*** Selection
Not Just Competitiveness - But Competitive Advantage. A competitive reward program is not simply about mimicking the pay practices of your labor competitors - or about paying as much as (or more than) they do. It is about using the available reward dollars to create competitive advantage. It is about crafting programs and practices that attract the right workers to your company and engage them in making it successful.
Reward Success is about Business Performance. The measure of reward plan success must ultimately be business results. Period. My friend Kris Dunn claims, in this article for the HRExaminer, that revenue per employee is the only performance goal HR leaders will ever need. Kris brings a compelling case to that assertion, but I'd like to modestly suggest a parallel metric: revenue per salary dollar. RPSD encompasses, but goes beyond, mere headcount and addresses how you are really managing the bottom line in what, in most cases, is the biggest cost center in the organization. Can't benchmark it against your peers? Not today maybe, but you can track whether it is going up and down over time relative to what you are doing with rewards - and with talent management overall.
******
*** Dataset records
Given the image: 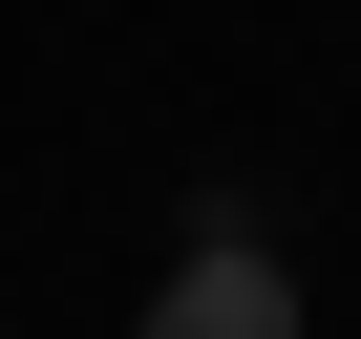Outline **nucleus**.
<instances>
[{
	"label": "nucleus",
	"instance_id": "f257e3e1",
	"mask_svg": "<svg viewBox=\"0 0 361 339\" xmlns=\"http://www.w3.org/2000/svg\"><path fill=\"white\" fill-rule=\"evenodd\" d=\"M128 339H298V276H276V234H192V255H170V297H149Z\"/></svg>",
	"mask_w": 361,
	"mask_h": 339
}]
</instances>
******
### [What you need to do]
Return the passage on reward programs from "Not Just Competitiveness" to "making it successful.", copied word for word.

### [Full response]
Not Just Competitiveness - But Competitive Advantage. A competitive reward program is not simply about mimicking the pay practices of your labor competitors - or about paying as much as (or more than) they do. It is about using the available reward dollars to create competitive advantage. It is about crafting programs and practices that attract the right workers to your company and engage them in making it successful.